Results: EDSS correlated with tibial nerve SSEPs (R=0.495, p< 0.001) and, to a lesser extent, with median nerve SSEPs (R=0.356, p< 0.001) and VEPs (R=0.169, p< 0.001). EDSS also correlated with WMLV (R=0.345, p< 0.001). Of 268 cases with normal tibial nerve SSEPs, only two showed abnormalities of median nerve SSEPs.
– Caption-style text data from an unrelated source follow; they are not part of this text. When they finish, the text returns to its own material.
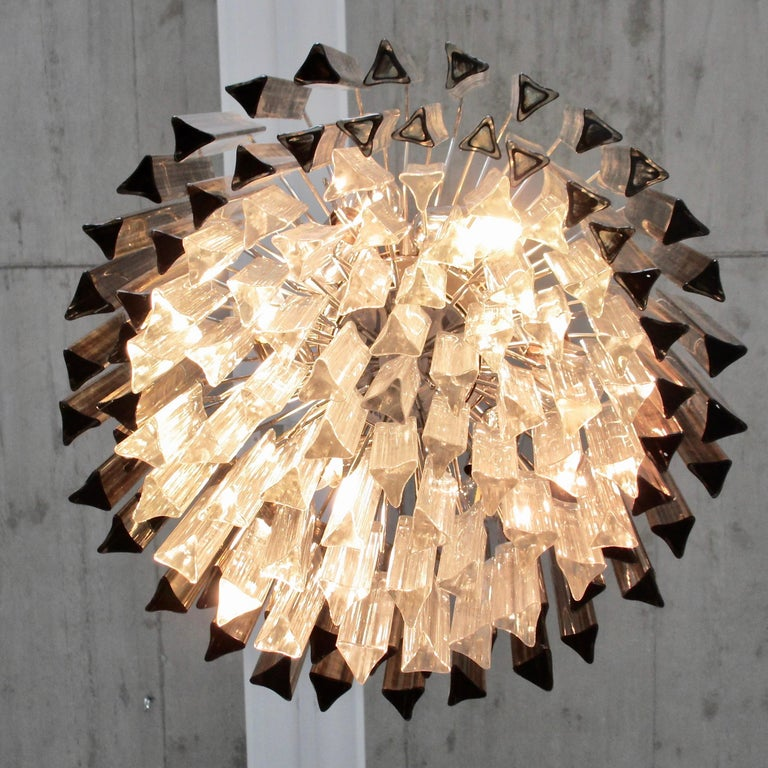 'TRILOBI' glass chandelier, Italy, Murano.  Glass chandelier with clear and smoke coloured 'Trilobi' glass made in Murano. Multi-tier glass chandelier with chromed plated metal frame.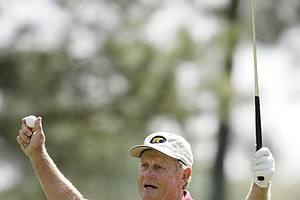 Jack Nicklaus reacts after his birdie on the eighth hole during the second round of the Masters golf tournament at the Augusta National Golf Club in Augusta, Ga., Friday, April 9, 2004.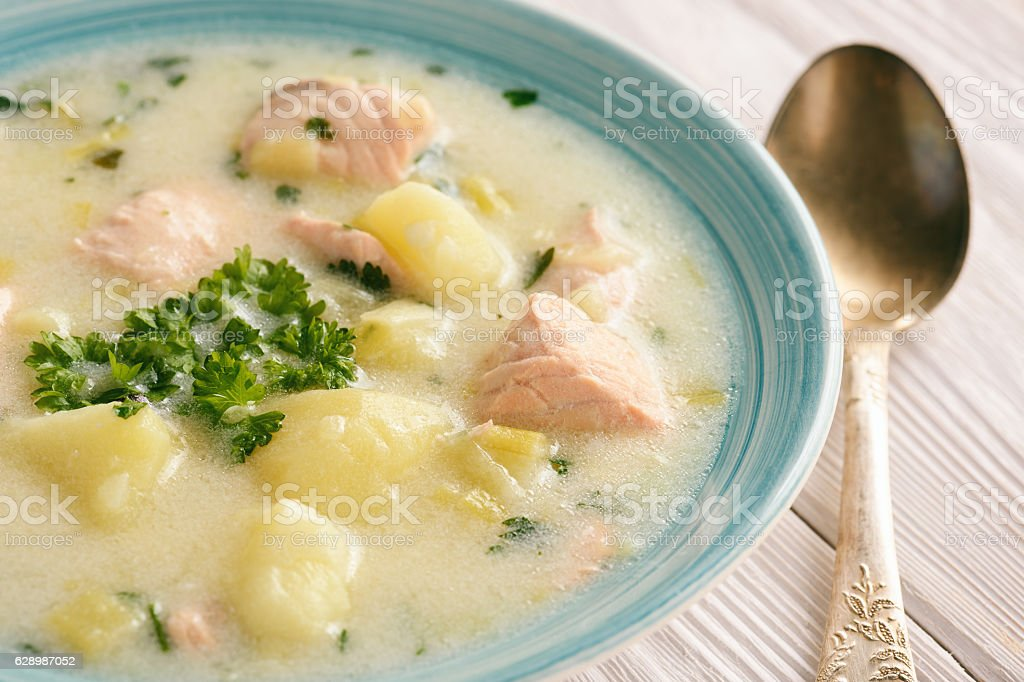 Potato soup with salmon, leek, sour cream and parsley. stock photo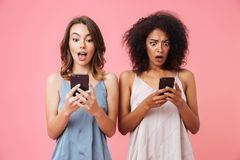 Two surprised young girls using mobile phones while standing. Isolated over pink background stock images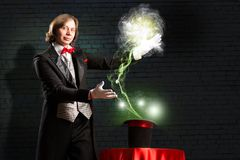 Magician. Makes passes at the cylinder, the cylinder produces magic Royalty Free Stock Photo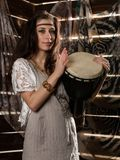 Young hippie boho woman having fun ans plays the Jamaica drum. Hippie style. On a wooden background Royalty Free Stock Photography
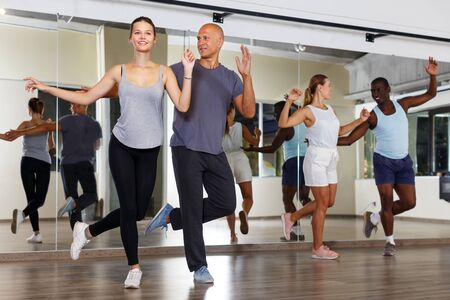 Young smiling people practicing in pairs vigorous jive movements in dance studio. Focus on man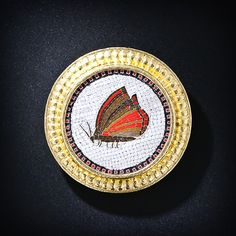 A magnificent and sizable nineteenth-century Italian micro mosaic, depicting a butterfly in repose, has been artfully remounted in a gleaming and substantial handwrought and hand-hammered 19 karat gold frame - the signature karat content of the designer - Elizabeth Locke.
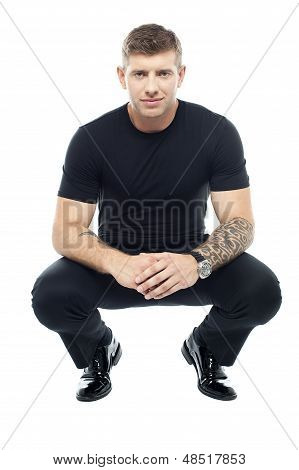 Handsome Male Bouncer Squatting Position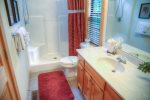 Master bath has step in shower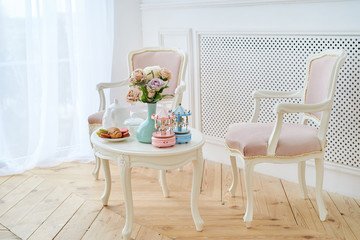 Two pink soft chairs and white wooden round table with breakfast, vase with flowers and merry-go-round musical carousel with horses. Beautiful modern interior, copy space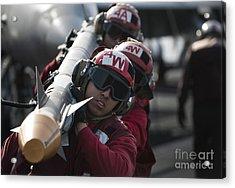 Aviation Ordnancemen Carry An Acrylic Print by Stocktrek Images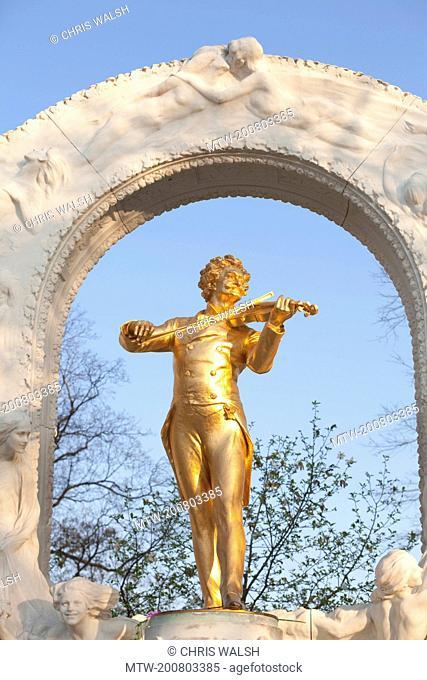 Statue golden playing violin Johann Strauss Vienna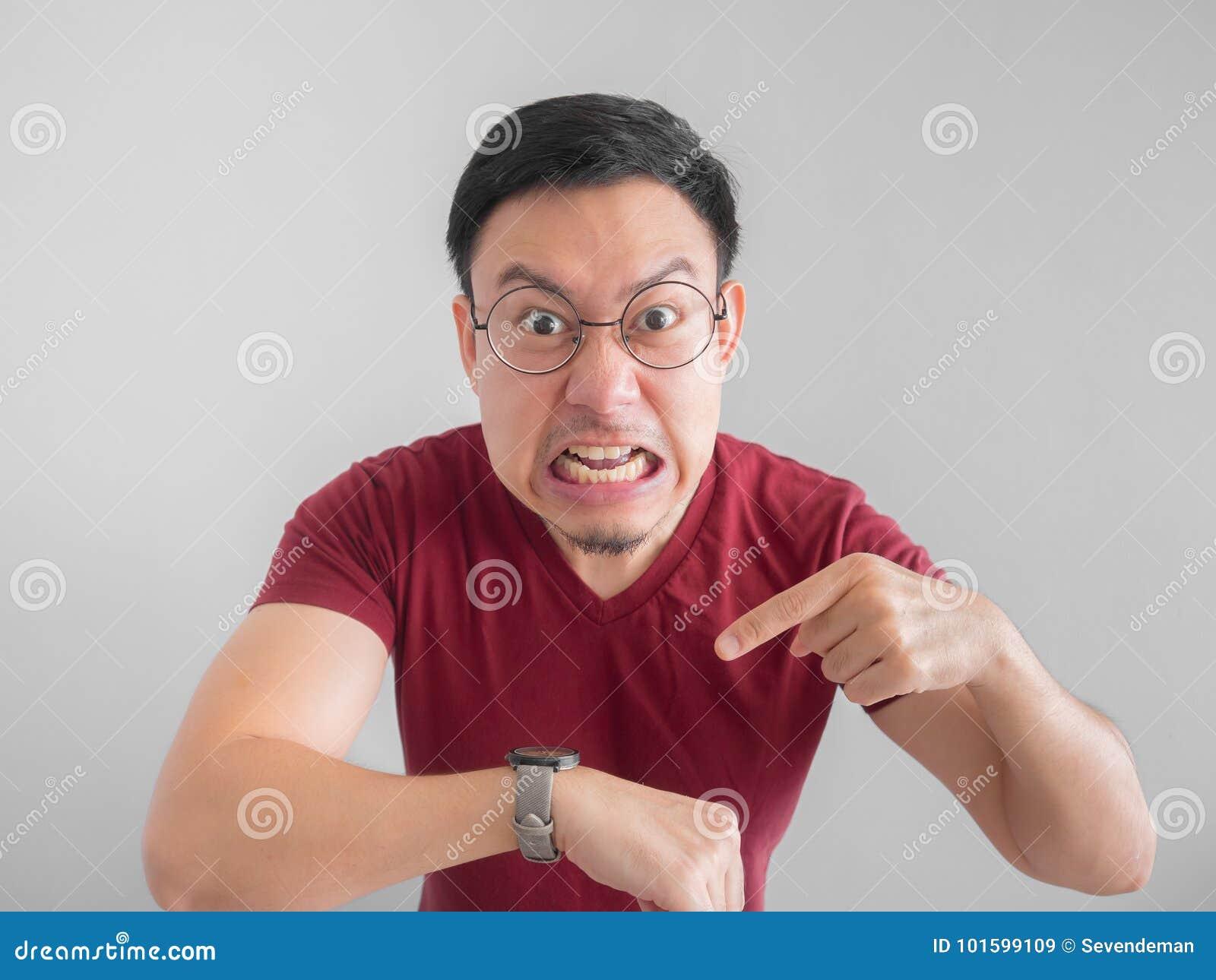 Den ilskna och otrevliga framsidan av mannen ser hans vänta för klocka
Including all three EP measures and WMLV in a multiple linear regression model with EDSS as response variable, tibial nerve SSEPs and WMLV were the only significant explanatory variables.
Conclusions: With regard to EDSS, only tibial nerve SSEPs add information to brain MRI. Compared to tibial nerve SSEP, the value of median nerve SSEP seems to be low, if not negligible.
Disclosure: A. Wuschek has received intramural funding from the Technical University of Munich (KKF grant).
V. Pongratz has received research support from Novartis (Oppenheim Förderpreis) and intramural funding from the Technical University of Munich (KKF grant).
M. Bussas has nothing to disclose.
S. Grahl has nothing to disclose.
C. Gasperi has nothing to disclose.
M. Hoshi has nothing to disclose.
A. Berthele reports personal fees from Biogen, Merck Serono, Mylan, Novartis, Roche, Sanofi Genzyme, and Teva, and compensations for clinical trials from Alexion Pharmaceuticals, Biogen, Novartis, Genzyme, Roche, and Teva.
J. Kirschke has nothing to disclose.
C. Zimmer has nothing to disclose.
B. Hemmer has served on scientific advisory boards for F. Hoffmann-La Roche Ltd, Novartis, Bayer AG, and Genentech; he has served as DMSC member for AllergyCare and TG Therapeutics; he or his institution have received speaker honoraria from Biogen Idec, Teva Neuroscience, Merck Serono, Medimmune, Novartis, Desitin, and F. Hoffmann-La Roche Ltd; his institution has received research support from Chugai Pharmaceuticals and Hoffmann-La-Roche; holds part of two patents; one for the detection of antibodies and T cells against KIR4.1 in a subpopulation of MS patients and one for genetic determinants of neutralizing antibodies to interferon β.
M. Mühlau received research support from Merck Serono and Novartis as well as travel support from Bayer and Merck Serono.